YOUR TASK –
Retype nothing except the lines below from the one with "Mujer que desgasta" through the one with "Sydney FC head", exactly, with images left out.

SUPPLIED RECORDS –
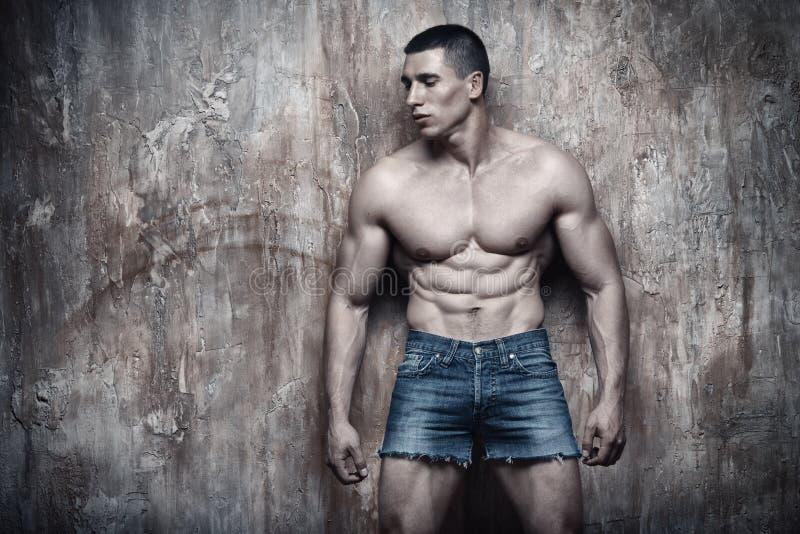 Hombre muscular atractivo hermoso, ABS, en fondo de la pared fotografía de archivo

==

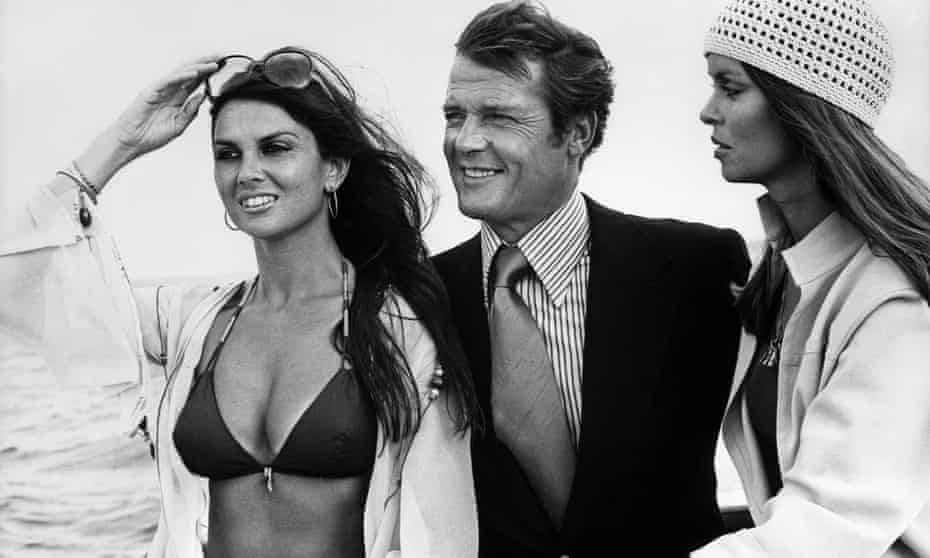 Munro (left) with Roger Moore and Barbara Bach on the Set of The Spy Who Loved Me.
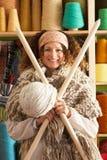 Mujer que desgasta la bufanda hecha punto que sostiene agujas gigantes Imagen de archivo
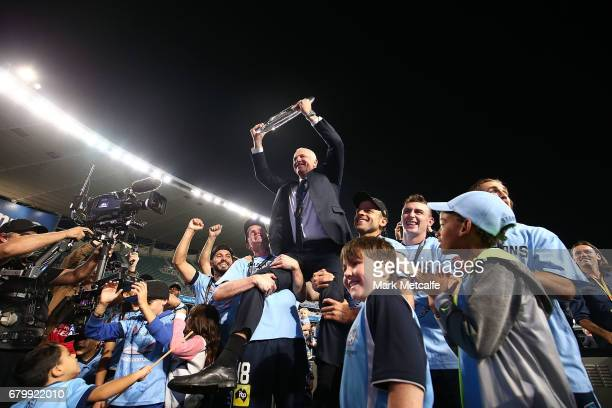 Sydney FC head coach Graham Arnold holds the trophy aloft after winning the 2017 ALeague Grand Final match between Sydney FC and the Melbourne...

TASK SOLUTION –
 Mujer que desgasta la bufanda hecha punto que sostiene agujas gigantes Imagen de archivo
 Sydney FC head coach Graham Arnold holds the trophy aloft after winning the 2017 ALeague Grand Final match between Sydney FC and the Melbourne...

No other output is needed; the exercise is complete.